» AUFGABENLISTE
A – Erläutere anhand des folgenden Textauszugs über historische Chronometer, aus welchem Grund Humboldt die Taschenuhr von John Arnold nicht als Chronometer gelten ließ. Antworte in ein bis drei Sätzen.
B – Fasse den Absatz, der mit „Einen von H. Kessel“ beginnt, im folgenden Textauszug als knappe Stichpunktliste zusammen und behalte dabei seine wesentlichen Fakten bei.
C – Schreibe aus dem folgenden Textauszug über historische Chronometer einen Abschnitt wortgetreu ab. Beginne bei den Worten „Einen von H.“ und höre nach den Worten „Bereich heutiger Gebrauchs-Quarzuhren.“ auf.

» TEXTAUSZUG
↓

Einen von H. Kessel, dem Uhrmacher der Dänischen Marine, 1828 in Altona angefertigten Taschenchronometer mit nur 6 cm Durchmesser erhielt 1830 Humboldt als Geschenk des Dänischen Königs Frederik VI., und Schumacher benutzte ihn 1835 zur Bestimmung von Längendifferenzen zwischen Altona und Berlin [2, S. 35/36]. Dieser Chronometer hatte eine Abweichung von nur „um 0,069 Zeitsekunden vom Mittel aller Chronometer“55. Andererseits bemerkt Humboldt zu einer von Capt. Phipps 1773 gerühmten Taschenuhr von John Arnold, dass sie kein Chronometer gewesen sei, weil sie sich in 128 Tagen um 2´40˝irrte56. Nachgerechnet bedeuten 160/(86400·128) nur ca. 1,5·10-5. Die Phipps’sche Uhr läge also in der gleichen Größenordnung wie das gerühmte Berthoud‘sche Gerät - beide kämen damit in den Bereich heutiger Gebrauchs-Quarzuhren.

↑

» BEREITGESTELLTE DATEN
↓

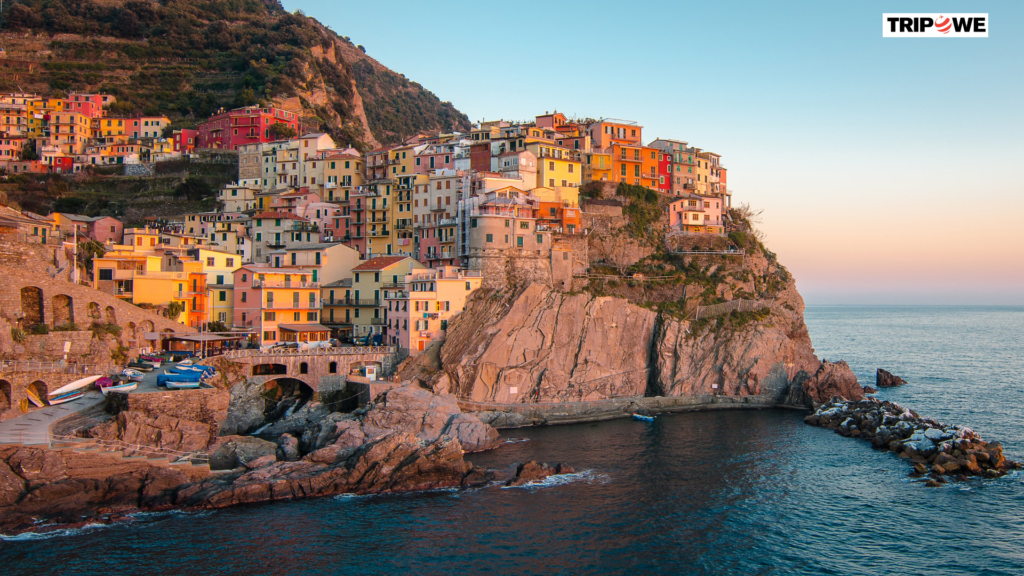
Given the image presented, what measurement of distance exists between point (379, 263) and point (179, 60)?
231 ft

↑

» LÖSUNGEN
A – Humboldt sprach der von Capt. Phipps 1773 gerühmten Taschenuhr von John Arnold die Eigenschaft eines Chronometers ab, weil sie sich in 128 Tagen um 2´40˝ irrte.

B –
- H. Kessel, Uhrmacher der Dänischen Marine, fertigte 1828 in Altona einen Taschenchronometer mit nur 6 cm Durchmesser.
- 1830 erhielt Humboldt ihn als Geschenk des Dänischen Königs Frederik VI.
- Schumacher bestimmte damit 1835 Längendifferenzen zwischen Altona und Berlin.
- Der Chronometer wich nur um 0,069 Zeitsekunden vom Mittel aller Chronometer ab.
- Humboldt zufolge war die von Capt. Phipps 1773 gerühmte Taschenuhr von John Arnold kein Chronometer, da sie sich in 128 Tagen um 2´40˝ irrte.
- Nachgerechnet entspricht das nur etwa 1,5·10⁻⁵, also der gleichen Größenordnung wie beim gerühmten Berthoud’schen Gerät.
- Damit lägen beide im Bereich heutiger Gebrauchs-Quarzuhren.

C –
Einen von H. Kessel, dem Uhrmacher der Dänischen Marine, 1828 in Altona angefertigten Taschenchronometer mit nur 6 cm Durchmesser erhielt 1830 Humboldt als Geschenk des Dänischen Königs Frederik VI., und Schumacher benutzte ihn 1835 zur Bestimmung von Längendifferenzen zwischen Altona und Berlin [2, S. 35/36]. Dieser Chronometer hatte eine Abweichung von nur „um 0,069 Zeitsekunden vom Mittel aller Chronometer“55. Andererseits bemerkt Humboldt zu einer von Capt. Phipps 1773 gerühmten Taschenuhr von John Arnold, dass sie kein Chronometer gewesen sei, weil sie sich in 128 Tagen um 2´40˝irrte56. Nachgerechnet bedeuten 160/(86400·128) nur ca. 1,5·10-5. Die Phipps’sche Uhr läge also in der gleichen Größenordnung wie das gerühmte Berthoud‘sche Gerät - beide kämen damit in den Bereich heutiger Gebrauchs-Quarzuhren.